Reputation: 33273
I have been trying for a long time to solve this. But am unable to think of a clean data structure to do the following.
I have a csv file as follows:
user_id --->
item_id ratings
|
|
|
V
So for example:
1,2,3,4,..
a,4, ,2, ,...
b, ,2,3, ,..
c, ,1,2,3,
d
and so on... The blank value means that user hasn't rated a given item. Now, for a given user (say 1), I have this dictionary:
weight_vector = {2:0.3422,3:0.222}
The computation I want to do is following:
For user 1: the values which are missing (item b and c), I want to assign a rating to it as the following:
rating_for_item_for_user_1 = [rating_given_by_user_2* weight_2] + [rating_given_by_user_3*weight_3]/[weight2 + weight3]
If user 2 or 3 has not rated a given item, then weight = 0.
I have a feeling that with numpy this should be fairly straightforward. But have not been able to think straight.
Upvotes: 0
Views: 234
Reputation: 6181
Another possibility is to use defaultdict from collections. http://docs.python.org/2/library/collections.html#collections.defaultdict
from collections import defaultdict
dict = defaultdict(float)

# Stored data entries

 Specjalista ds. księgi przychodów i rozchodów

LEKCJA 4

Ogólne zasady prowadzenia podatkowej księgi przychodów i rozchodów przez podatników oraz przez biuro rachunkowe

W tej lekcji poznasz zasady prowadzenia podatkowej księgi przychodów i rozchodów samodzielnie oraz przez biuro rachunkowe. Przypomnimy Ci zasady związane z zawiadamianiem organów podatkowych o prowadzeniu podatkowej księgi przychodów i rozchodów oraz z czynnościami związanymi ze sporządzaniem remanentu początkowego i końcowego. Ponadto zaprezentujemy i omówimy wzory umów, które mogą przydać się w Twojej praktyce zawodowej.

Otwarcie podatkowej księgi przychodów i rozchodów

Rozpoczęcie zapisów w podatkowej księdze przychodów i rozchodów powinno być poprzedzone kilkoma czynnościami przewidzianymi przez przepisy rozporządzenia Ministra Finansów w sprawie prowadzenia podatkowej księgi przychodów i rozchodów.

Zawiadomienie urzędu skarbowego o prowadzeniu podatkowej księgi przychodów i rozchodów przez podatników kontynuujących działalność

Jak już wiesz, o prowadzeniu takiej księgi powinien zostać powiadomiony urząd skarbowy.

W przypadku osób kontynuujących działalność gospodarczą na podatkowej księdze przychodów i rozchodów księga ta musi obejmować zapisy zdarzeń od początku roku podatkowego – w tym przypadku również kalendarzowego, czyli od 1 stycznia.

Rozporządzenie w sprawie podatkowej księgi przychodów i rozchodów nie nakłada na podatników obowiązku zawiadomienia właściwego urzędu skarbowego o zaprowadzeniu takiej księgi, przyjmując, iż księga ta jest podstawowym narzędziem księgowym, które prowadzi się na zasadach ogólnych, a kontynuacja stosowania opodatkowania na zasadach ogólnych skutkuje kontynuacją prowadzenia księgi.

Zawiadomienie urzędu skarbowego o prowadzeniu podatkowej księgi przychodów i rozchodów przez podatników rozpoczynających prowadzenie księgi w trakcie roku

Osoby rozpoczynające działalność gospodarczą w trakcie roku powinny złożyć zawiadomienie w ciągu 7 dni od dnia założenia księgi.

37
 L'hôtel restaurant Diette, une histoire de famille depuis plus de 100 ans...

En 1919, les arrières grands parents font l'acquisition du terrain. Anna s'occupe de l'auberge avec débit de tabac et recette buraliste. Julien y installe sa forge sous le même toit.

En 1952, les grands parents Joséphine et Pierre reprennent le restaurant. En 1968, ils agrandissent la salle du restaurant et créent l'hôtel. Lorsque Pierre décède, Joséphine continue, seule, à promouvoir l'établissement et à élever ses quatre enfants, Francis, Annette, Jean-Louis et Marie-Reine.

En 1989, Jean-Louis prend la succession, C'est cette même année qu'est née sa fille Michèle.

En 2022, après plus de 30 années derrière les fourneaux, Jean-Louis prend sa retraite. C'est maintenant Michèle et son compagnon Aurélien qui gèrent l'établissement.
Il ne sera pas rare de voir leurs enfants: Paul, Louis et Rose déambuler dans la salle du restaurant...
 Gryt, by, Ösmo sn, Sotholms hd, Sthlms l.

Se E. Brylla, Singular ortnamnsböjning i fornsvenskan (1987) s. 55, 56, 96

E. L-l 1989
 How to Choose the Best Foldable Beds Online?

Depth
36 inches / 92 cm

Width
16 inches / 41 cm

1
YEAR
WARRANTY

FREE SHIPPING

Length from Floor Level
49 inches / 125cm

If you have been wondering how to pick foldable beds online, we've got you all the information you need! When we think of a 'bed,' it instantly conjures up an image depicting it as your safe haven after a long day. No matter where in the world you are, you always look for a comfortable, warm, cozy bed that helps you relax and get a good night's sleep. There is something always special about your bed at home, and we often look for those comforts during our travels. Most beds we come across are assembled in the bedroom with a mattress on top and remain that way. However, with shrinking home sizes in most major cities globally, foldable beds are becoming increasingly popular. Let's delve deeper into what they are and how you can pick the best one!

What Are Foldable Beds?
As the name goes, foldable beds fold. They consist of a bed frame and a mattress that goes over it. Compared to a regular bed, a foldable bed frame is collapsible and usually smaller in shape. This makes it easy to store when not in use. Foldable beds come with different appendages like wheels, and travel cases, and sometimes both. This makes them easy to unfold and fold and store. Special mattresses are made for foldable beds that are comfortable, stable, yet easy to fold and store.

# CHECK YOUR UNDERSTANDING
A: In the forum thread about filling in missing ratings, what does a blank value in the csv file mean?
B: Output the portion of the ratings thread between "I have a feeling" and "dict = defaultdict(float)", inclusive.

# ANSWERS BELOW
A: It means the user hasn't rated that item.

B:
I have a feeling that with numpy this should be fairly straightforward. But have not been able to think straight.
Upvotes: 0
Views: 234
Reputation: 6181
Another possibility is to use defaultdict from collections. http://docs.python.org/2/library/collections.html#collections.defaultdict
from collections import defaultdict
dict = defaultdict(float)